In yesterday’s AP picks up Maciel incest allegations thread, Bill White asks me some good questions. Namely…
– Any thoughts about the historical and sociological roots of the modern wave of religious sexual abuse?
– Did it start just a couple of generations ago, or has it been with us the last two millenia or more?
To answer Bill’s second question first, clerical sexual misconduct has been with us since the beginning of the Church. It tends to come in waves. This is why tradition built up a whole body of canonical jurisprudence to prevent and punish molesters among the clergy. Had Marcial Maciel been living in the Middle Ages, he would have risked public execution for witchcraft.
Similarly, retiring to a monastery for “prayer and penance” is a tradition as old as monasteries themselves. I suspect this may be where the word “penitentiary” came from as a synonym for prison. Nevertheless, it would be a mistake to conclude that monasteries were exclusively for grave sinners. In times where the secular clergy were infested with perverts and the power-hungry, pious celibates would band together and found monasteries to escape the debauchery (often sexual, financial and political) among their secular counterparts. Regardless, the Church has always struggled with the issue.
That being said, let’s look at Bill’s first question. From my experience with the recent sexual misconduct crisis to face the Church in North America, and now Ireland, I’ve come to take a dim view of the Church’s minor seminaries. Basically, ripping young teens from their families while they’re going through puberty – a time when they need the example of Mom and Dad and healthy relationships between the sexes – is a recipe for disaster down the road. Often one emerges from these seminaries a grown man intellectually and physically, but still a teenager emotionally and in terms of mental maturity.
Many of my clients were older priests who had gone through the minor seminaries, and who in their first year of priesthood had committed one or two inappropriate acts with sexual overtones against teenaged boys. This is behavior that a parent or coach would normally correct if exchanged among teens of roughly the same age, but feel no need to approach law enforcement authorities over if the two parties had been roughly the same age. I’m talking things like rolling up your wet towel in the dressing room after a shower and whacking your team-mate in the arse. It’s immaturity when exchanged between two 15-year-old boys. It’s creepy when coming from a grown man who also happens to be clergy.
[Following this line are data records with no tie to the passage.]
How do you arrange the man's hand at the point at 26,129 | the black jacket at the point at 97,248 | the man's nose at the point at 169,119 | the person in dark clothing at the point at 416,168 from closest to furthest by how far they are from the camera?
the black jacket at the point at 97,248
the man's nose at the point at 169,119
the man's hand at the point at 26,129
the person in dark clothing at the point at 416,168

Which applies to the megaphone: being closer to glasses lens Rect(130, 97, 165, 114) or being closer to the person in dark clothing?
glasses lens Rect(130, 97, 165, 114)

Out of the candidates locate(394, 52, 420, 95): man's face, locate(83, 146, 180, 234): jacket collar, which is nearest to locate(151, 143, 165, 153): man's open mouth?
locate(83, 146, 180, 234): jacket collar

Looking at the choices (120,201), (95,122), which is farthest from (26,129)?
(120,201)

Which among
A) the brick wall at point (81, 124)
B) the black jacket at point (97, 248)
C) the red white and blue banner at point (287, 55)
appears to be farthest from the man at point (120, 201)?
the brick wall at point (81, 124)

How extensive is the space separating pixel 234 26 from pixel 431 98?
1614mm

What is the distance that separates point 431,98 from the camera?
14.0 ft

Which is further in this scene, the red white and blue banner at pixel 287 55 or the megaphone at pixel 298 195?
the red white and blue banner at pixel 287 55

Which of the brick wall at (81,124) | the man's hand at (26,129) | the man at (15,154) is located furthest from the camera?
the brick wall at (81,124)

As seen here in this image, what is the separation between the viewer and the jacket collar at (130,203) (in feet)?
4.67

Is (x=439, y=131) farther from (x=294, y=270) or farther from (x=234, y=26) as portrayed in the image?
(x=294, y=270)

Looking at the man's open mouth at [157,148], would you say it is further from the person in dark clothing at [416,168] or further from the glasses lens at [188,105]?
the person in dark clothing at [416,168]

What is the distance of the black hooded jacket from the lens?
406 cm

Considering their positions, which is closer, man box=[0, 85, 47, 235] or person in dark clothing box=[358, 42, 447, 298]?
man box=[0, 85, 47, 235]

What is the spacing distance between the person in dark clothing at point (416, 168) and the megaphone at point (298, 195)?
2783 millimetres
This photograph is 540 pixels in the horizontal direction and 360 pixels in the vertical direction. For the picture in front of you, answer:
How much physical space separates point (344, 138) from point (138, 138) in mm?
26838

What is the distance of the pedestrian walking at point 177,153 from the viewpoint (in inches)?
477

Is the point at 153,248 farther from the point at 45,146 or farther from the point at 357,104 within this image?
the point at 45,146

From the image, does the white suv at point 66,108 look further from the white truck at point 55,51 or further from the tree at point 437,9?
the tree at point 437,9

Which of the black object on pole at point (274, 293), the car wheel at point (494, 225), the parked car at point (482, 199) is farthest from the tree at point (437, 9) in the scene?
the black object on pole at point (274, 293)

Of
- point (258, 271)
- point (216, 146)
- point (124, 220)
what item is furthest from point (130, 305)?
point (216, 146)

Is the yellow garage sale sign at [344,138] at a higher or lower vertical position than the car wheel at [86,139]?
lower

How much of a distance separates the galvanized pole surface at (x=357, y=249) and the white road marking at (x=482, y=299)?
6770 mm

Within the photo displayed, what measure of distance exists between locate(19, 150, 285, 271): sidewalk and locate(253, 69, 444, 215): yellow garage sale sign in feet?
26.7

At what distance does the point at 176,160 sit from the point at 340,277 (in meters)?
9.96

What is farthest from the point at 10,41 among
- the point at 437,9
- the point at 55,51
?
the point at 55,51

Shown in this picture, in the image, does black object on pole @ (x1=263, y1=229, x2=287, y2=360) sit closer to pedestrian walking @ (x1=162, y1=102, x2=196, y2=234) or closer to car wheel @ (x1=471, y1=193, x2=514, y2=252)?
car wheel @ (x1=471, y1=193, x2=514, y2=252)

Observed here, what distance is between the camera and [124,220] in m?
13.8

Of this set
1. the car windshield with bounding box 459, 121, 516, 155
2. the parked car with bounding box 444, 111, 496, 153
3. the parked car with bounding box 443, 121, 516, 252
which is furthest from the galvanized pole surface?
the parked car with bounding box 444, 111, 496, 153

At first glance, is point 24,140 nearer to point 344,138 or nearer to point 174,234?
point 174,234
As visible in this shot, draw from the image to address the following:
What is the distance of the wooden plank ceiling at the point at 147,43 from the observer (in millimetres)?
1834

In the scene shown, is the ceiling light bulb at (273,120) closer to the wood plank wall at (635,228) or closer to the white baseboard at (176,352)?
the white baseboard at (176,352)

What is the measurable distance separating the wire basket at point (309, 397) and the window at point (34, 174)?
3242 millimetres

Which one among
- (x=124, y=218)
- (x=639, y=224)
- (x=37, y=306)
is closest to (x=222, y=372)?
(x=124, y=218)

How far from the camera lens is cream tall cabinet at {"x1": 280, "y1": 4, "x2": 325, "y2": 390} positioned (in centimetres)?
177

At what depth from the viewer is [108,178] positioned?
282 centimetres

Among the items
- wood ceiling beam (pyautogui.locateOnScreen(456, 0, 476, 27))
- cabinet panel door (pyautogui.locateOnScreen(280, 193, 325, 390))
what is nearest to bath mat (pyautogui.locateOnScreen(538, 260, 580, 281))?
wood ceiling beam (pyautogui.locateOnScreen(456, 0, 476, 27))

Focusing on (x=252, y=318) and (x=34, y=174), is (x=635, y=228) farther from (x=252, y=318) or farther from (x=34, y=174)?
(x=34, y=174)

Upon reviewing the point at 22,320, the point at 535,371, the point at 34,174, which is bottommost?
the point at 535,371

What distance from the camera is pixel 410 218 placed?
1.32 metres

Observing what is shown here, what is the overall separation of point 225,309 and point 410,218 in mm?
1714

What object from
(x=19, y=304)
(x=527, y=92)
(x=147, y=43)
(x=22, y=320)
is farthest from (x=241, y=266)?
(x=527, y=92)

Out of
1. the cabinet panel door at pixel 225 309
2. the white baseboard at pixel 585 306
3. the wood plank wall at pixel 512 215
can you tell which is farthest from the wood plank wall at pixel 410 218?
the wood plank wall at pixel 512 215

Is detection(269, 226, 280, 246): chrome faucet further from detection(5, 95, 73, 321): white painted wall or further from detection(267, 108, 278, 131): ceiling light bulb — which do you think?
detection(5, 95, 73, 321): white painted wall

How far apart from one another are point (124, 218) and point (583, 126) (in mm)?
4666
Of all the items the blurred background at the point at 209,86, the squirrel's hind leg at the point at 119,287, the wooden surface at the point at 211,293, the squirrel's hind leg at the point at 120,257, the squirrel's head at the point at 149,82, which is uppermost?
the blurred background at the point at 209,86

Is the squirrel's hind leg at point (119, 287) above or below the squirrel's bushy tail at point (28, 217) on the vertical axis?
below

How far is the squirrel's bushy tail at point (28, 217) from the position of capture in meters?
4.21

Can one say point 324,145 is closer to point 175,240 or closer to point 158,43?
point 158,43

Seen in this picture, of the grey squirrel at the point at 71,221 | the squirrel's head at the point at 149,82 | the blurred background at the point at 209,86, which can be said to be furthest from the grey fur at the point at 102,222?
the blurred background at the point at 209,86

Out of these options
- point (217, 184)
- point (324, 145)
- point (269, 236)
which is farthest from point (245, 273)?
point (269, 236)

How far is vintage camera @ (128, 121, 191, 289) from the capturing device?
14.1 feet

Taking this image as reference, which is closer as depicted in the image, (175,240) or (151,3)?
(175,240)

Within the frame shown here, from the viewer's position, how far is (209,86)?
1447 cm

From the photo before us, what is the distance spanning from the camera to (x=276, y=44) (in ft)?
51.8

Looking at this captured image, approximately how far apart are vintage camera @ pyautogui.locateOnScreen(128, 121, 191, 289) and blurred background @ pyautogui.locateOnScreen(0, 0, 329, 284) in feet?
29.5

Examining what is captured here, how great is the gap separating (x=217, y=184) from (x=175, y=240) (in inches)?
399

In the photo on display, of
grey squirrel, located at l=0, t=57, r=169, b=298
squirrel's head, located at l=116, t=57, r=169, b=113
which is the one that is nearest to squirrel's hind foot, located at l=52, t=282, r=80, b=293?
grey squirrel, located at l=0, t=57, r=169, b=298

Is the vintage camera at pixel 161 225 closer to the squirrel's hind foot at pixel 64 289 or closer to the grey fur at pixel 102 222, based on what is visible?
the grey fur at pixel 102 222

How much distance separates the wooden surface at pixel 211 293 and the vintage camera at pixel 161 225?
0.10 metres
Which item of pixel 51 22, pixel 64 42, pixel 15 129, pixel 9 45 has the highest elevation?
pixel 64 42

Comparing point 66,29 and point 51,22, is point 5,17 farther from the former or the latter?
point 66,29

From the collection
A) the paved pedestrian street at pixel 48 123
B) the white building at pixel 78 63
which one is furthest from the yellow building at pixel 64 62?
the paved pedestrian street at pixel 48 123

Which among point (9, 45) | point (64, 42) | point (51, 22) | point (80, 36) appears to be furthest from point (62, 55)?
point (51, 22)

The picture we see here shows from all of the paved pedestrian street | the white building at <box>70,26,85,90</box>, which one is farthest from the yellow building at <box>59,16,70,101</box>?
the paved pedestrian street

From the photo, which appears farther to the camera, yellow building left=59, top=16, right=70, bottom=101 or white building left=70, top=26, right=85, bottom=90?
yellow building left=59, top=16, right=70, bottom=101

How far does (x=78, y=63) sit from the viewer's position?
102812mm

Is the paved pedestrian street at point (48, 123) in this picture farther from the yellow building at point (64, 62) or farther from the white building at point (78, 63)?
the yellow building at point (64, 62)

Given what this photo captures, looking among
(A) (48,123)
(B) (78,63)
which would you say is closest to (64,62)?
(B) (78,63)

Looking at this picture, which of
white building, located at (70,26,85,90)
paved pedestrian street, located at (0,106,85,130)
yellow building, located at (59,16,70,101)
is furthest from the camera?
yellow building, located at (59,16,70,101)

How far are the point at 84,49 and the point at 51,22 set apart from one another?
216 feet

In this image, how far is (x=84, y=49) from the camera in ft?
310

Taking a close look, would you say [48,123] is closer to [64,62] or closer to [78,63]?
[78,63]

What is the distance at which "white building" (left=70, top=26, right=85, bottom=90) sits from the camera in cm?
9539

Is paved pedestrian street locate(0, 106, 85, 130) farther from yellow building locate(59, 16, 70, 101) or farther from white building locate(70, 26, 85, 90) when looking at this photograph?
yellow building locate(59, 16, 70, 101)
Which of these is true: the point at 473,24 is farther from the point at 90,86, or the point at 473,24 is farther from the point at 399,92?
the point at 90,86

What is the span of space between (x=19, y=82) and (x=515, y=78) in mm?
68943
So the young priest is dragged before the bishop, is rebuked severely, and shipped off to a grueling assignment away from youth for the next year or two (such as chaplain to local Catholic nursing home). He comes back to parish ministry, and ministers for several decades without further incident or complaint. However, come the sex abuse crisis, the Church opened all the old files and these priests now found themselves shipped off to “prayer and penance” because of these types of incident during their first year of priesthood. And no, I’m not justifying what they did at the time. But I feel many of these incidents might have been avoided had these priests spent their teen years with their families, rather than in minor seminaries. After all, St. Joseph and the Blessed Mother and the local synagogue were good enough for Our Lord Jesus Christ during His formative years.
That being said, the question has taken a more gruesome turn if recent allegations are true. As noted by Randie in the comments section of Life-After-RC (click here), “Maciel’s son said his abuse began when he was 7 years old. I hope we can stop splitting hairs over whether MM was a pedophile or an ephebophile.” And this is without considering the incest angle, as well as the allegation Maciel photographed the abuse of his own children.
Which is why at this point my reaction as a father to young children trumps my reaction as a canonist or Catholic journalist: SID – SHUT. IT. DOWN.